* Required work:
With nothing omitted, transcribe the entries exactly as written.

* Working data:
════════════════════

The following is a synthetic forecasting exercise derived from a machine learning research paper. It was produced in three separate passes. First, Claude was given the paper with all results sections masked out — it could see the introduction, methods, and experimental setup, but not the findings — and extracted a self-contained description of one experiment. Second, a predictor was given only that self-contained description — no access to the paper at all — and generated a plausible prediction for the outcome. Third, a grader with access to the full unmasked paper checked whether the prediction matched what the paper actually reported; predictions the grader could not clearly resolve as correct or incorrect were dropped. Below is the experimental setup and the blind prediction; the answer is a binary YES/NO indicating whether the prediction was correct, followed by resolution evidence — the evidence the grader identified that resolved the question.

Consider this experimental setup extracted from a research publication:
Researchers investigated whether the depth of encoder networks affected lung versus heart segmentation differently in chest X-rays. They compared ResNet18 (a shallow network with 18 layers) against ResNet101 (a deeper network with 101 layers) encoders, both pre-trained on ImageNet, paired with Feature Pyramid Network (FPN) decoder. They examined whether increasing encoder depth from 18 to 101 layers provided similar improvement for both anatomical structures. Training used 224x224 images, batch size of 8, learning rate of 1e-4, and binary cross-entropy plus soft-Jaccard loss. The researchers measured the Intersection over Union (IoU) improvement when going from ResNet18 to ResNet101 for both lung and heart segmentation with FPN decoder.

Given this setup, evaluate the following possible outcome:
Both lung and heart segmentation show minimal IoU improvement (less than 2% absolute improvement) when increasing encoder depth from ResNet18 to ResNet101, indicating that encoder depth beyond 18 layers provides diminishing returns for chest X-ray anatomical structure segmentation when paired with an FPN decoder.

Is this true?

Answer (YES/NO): NO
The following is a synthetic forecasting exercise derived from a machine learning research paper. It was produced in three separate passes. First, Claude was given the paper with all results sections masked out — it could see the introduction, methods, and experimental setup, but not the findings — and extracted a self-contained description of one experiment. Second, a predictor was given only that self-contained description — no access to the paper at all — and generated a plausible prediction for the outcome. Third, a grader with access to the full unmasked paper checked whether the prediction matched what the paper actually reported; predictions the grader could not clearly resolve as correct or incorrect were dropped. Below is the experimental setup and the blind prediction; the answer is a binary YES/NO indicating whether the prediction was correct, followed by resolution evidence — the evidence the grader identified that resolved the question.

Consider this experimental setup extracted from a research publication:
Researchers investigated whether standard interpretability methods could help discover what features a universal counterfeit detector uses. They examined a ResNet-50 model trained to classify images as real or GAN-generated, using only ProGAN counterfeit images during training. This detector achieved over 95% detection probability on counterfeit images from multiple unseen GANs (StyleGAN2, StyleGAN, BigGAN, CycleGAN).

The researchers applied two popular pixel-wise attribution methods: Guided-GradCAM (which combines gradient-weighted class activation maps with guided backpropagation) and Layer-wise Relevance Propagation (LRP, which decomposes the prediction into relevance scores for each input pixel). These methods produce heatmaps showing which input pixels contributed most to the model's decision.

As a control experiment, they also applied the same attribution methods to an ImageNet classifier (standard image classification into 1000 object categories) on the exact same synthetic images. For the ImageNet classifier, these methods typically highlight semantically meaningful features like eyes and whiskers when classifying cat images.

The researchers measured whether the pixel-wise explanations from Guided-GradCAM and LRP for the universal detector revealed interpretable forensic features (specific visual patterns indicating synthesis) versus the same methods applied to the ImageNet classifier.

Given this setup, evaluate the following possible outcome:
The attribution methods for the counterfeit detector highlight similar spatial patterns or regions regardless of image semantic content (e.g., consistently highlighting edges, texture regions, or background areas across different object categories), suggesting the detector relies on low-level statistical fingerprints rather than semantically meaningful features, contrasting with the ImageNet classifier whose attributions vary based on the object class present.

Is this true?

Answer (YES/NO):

════════════════════

* Solution for this exercise:
The following is a synthetic forecasting exercise derived from a machine learning research paper. It was produced in three separate passes. First, Claude was given the paper with all results sections masked out — it could see the introduction, methods, and experimental setup, but not the findings — and extracted a self-contained description of one experiment. Second, a predictor was given only that self-contained description — no access to the paper at all — and generated a plausible prediction for the outcome. Third, a grader with access to the full unmasked paper checked whether the prediction matched what the paper actually reported; predictions the grader could not clearly resolve as correct or incorrect were dropped. Below is the experimental setup and the blind prediction; the answer is a binary YES/NO indicating whether the prediction was correct, followed by resolution evidence — the evidence the grader identified that resolved the question.

Consider this experimental setup extracted from a research publication:
Researchers investigated whether the depth of encoder networks affected lung versus heart segmentation differently in chest X-rays. They compared ResNet18 (a shallow network with 18 layers) against ResNet101 (a deeper network with 101 layers) encoders, both pre-trained on ImageNet, paired with Feature Pyramid Network (FPN) decoder. They examined whether increasing encoder depth from 18 to 101 layers provided similar improvement for both anatomical structures. Training used 224x224 images, batch size of 8, learning rate of 1e-4, and binary cross-entropy plus soft-Jaccard loss. The researchers measured the Intersection over Union (IoU) improvement when going from ResNet18 to ResNet101 for both lung and heart segmentation with FPN decoder.

Given this setup, evaluate the following possible outcome:
Both lung and heart segmentation show minimal IoU improvement (less than 2% absolute improvement) when increasing encoder depth from ResNet18 to ResNet101, indicating that encoder depth beyond 18 layers provides diminishing returns for chest X-ray anatomical structure segmentation when paired with an FPN decoder.

Is this true?

Answer (YES/NO): NO
The following is a synthetic forecasting exercise derived from a machine learning research paper. It was produced in three separate passes. First, Claude was given the paper with all results sections masked out — it could see the introduction, methods, and experimental setup, but not the findings — and extracted a self-contained description of one experiment. Second, a predictor was given only that self-contained description — no access to the paper at all — and generated a plausible prediction for the outcome. Third, a grader with access to the full unmasked paper checked whether the prediction matched what the paper actually reported; predictions the grader could not clearly resolve as correct or incorrect were dropped. Below is the experimental setup and the blind prediction; the answer is a binary YES/NO indicating whether the prediction was correct, followed by resolution evidence — the evidence the grader identified that resolved the question.

Consider this experimental setup extracted from a research publication:
Researchers investigated whether standard interpretability methods could help discover what features a universal counterfeit detector uses. They examined a ResNet-50 model trained to classify images as real or GAN-generated, using only ProGAN counterfeit images during training. This detector achieved over 95% detection probability on counterfeit images from multiple unseen GANs (StyleGAN2, StyleGAN, BigGAN, CycleGAN).

The researchers applied two popular pixel-wise attribution methods: Guided-GradCAM (which combines gradient-weighted class activation maps with guided backpropagation) and Layer-wise Relevance Propagation (LRP, which decomposes the prediction into relevance scores for each input pixel). These methods produce heatmaps showing which input pixels contributed most to the model's decision.

As a control experiment, they also applied the same attribution methods to an ImageNet classifier (standard image classification into 1000 object categories) on the exact same synthetic images. For the ImageNet classifier, these methods typically highlight semantically meaningful features like eyes and whiskers when classifying cat images.

The researchers measured whether the pixel-wise explanations from Guided-GradCAM and LRP for the universal detector revealed interpretable forensic features (specific visual patterns indicating synthesis) versus the same methods applied to the ImageNet classifier.

Given this setup, evaluate the following possible outcome:
The attribution methods for the counterfeit detector highlight similar spatial patterns or regions regardless of image semantic content (e.g., consistently highlighting edges, texture regions, or background areas across different object categories), suggesting the detector relies on low-level statistical fingerprints rather than semantically meaningful features, contrasting with the ImageNet classifier whose attributions vary based on the object class present.

Is this true?

Answer (YES/NO):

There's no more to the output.